Striking at the Root Cause
The airline website was subjected to a ‘live booking test’ and voila… there lay the troublemaker that was causing huge attrition of visitors who entered the site without engaging in flight search!
Since this problem occurred in a local language Asian website, it did not take long to dig out the fact that the ‘From’ and ‘To’ fields of the airline website was not recognising the ‘typed in’ characters which made up the cities and was noted to be giving consistent error messages. The only way to enter the flight search was to use a separate drop down to select airport codes for the ‘From’ and ‘To’ points and this drop down was not clearly discernible as well.

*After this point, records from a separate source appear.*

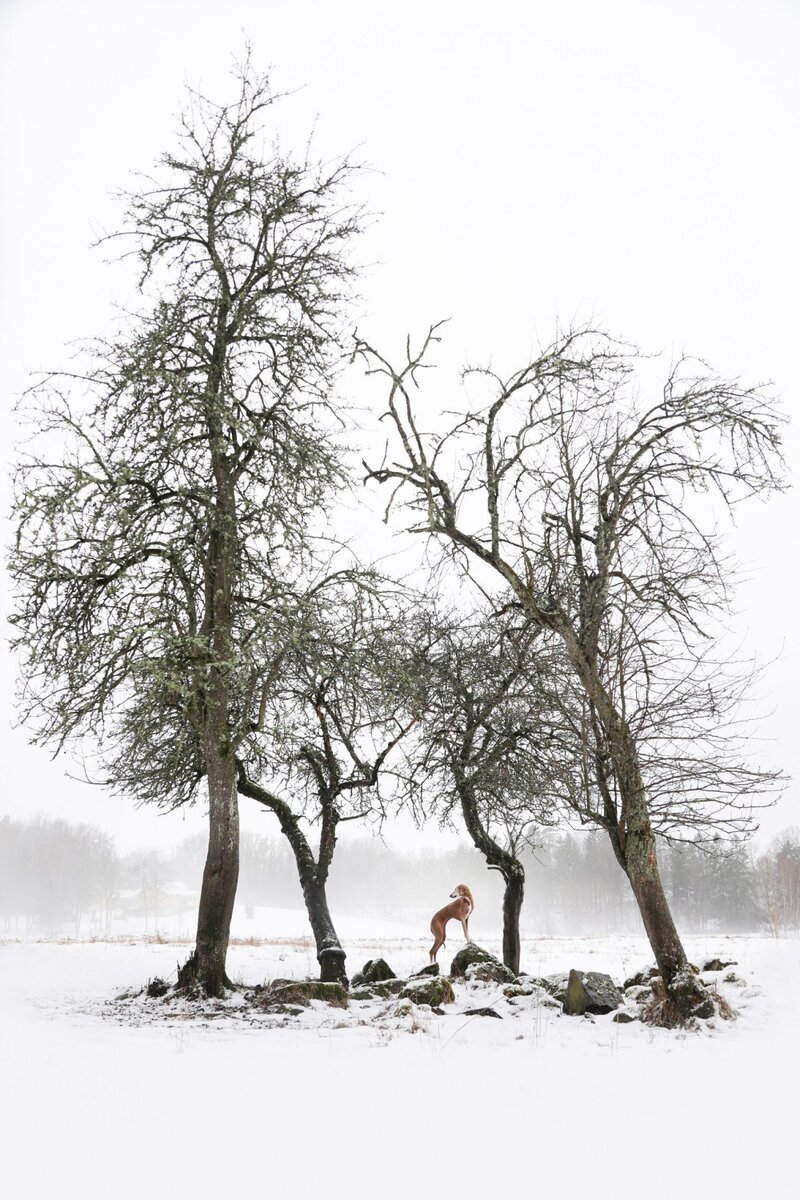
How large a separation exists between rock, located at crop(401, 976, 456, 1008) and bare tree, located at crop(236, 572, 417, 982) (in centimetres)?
338

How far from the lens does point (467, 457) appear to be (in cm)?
1026

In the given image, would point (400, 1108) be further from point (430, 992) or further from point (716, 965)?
point (716, 965)

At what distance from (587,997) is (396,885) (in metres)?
87.1

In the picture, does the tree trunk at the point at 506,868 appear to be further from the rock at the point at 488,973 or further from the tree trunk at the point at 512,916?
the rock at the point at 488,973

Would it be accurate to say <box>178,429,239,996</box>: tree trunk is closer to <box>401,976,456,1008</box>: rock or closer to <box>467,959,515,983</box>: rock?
<box>401,976,456,1008</box>: rock

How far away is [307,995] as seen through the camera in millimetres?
9047

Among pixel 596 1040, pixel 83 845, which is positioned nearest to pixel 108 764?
pixel 596 1040

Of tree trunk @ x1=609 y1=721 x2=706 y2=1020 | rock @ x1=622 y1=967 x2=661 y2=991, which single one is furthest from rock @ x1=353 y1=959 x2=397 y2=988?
tree trunk @ x1=609 y1=721 x2=706 y2=1020

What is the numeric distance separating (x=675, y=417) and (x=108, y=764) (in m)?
10.6

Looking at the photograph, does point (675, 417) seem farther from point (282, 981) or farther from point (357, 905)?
point (357, 905)

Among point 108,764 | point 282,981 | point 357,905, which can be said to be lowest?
point 357,905

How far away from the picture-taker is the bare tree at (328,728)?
35.9 feet

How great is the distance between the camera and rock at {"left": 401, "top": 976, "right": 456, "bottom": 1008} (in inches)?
338

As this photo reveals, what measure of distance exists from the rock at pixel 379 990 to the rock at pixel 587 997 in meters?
2.02
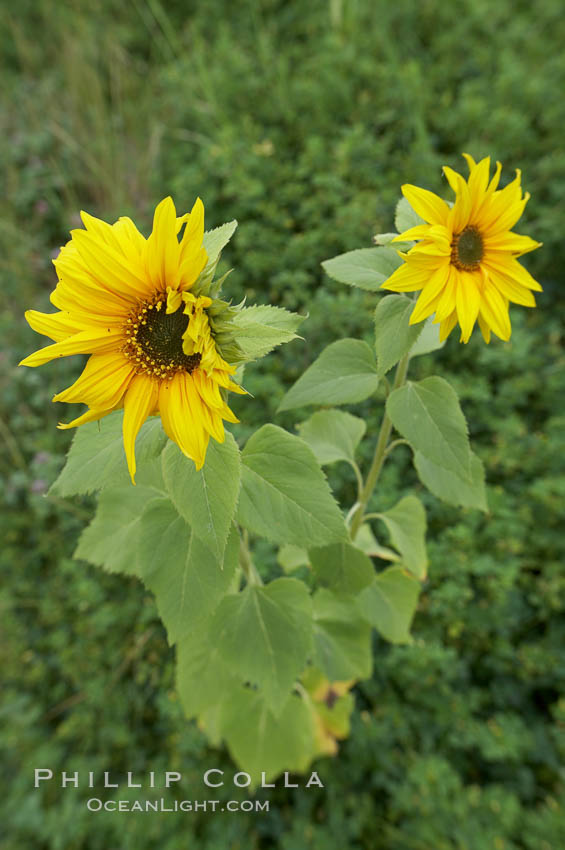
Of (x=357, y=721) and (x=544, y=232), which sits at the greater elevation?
(x=544, y=232)

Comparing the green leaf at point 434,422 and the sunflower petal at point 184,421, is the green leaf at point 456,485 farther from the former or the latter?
the sunflower petal at point 184,421

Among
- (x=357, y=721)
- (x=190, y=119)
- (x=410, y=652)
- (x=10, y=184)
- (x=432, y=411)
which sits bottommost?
(x=357, y=721)

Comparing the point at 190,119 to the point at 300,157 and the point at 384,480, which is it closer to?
the point at 300,157

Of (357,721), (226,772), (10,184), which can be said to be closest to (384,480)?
(357,721)

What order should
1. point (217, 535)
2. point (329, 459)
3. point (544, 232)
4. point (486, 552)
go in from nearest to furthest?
point (217, 535) < point (329, 459) < point (486, 552) < point (544, 232)

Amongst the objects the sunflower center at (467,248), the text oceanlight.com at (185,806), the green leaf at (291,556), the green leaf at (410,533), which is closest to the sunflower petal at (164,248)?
the sunflower center at (467,248)

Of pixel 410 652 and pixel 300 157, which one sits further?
pixel 300 157
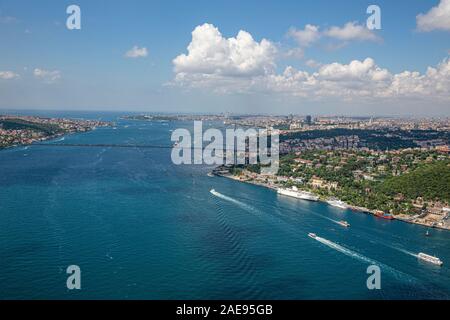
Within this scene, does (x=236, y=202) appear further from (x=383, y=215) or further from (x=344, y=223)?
(x=383, y=215)

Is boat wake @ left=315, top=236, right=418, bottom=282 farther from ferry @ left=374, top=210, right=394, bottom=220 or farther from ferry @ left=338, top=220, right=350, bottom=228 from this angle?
ferry @ left=374, top=210, right=394, bottom=220

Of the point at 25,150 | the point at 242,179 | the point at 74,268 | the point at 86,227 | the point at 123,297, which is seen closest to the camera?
the point at 123,297

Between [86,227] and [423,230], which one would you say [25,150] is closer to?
[86,227]

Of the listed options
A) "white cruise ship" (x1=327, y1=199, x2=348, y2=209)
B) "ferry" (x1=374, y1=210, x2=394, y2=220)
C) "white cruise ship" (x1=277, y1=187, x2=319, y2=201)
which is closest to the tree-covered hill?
"ferry" (x1=374, y1=210, x2=394, y2=220)

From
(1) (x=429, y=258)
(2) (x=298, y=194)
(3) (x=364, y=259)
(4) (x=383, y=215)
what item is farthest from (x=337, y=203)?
(3) (x=364, y=259)
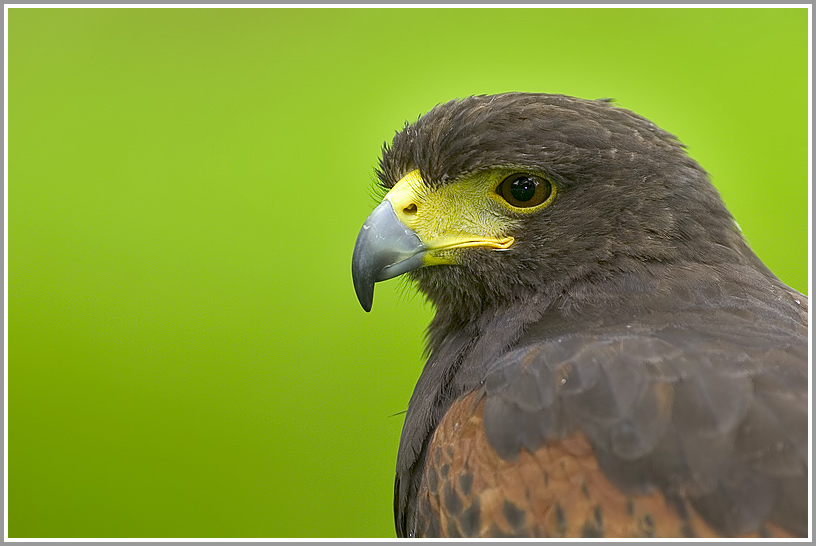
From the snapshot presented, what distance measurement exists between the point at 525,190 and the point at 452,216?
0.29 metres

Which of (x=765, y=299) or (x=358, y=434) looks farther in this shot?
(x=358, y=434)

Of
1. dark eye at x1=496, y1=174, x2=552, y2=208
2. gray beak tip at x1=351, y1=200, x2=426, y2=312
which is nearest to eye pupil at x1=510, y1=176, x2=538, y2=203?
dark eye at x1=496, y1=174, x2=552, y2=208

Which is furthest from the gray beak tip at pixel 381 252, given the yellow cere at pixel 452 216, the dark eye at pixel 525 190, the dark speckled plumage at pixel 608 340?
the dark eye at pixel 525 190

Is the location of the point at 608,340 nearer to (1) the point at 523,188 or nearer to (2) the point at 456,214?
(1) the point at 523,188

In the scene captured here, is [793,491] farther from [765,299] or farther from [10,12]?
[10,12]

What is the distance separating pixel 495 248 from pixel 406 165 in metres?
0.51

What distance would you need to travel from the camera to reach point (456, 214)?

Suffice to say, it took a simple step to quickly resolve the issue – to include a message directing users to choose the drop down while the problem was being sorted at the back end. This circumvented the problem situation to a large extent and the original situation was restored in a short time frame thus rounding off the whole incident in a very pleasant note. The valuable takeaway points in the direction of having robust tracking and analytics systems powering your online demand generation programmes – there is no substitute to rigorous measurement and tracking as we have seen time and again, and not investing in such a system might save you a few dollars in the short term but the missed opportunities will outweigh this saving by a huge margin in the long run.
As we come to the close of yet another column, let me urge you once again to internalise the importance of the funnel and more importantly, the analytics system that tracks the funnel.
There are many brownie points to be won if you are a ‘funnel tracker’!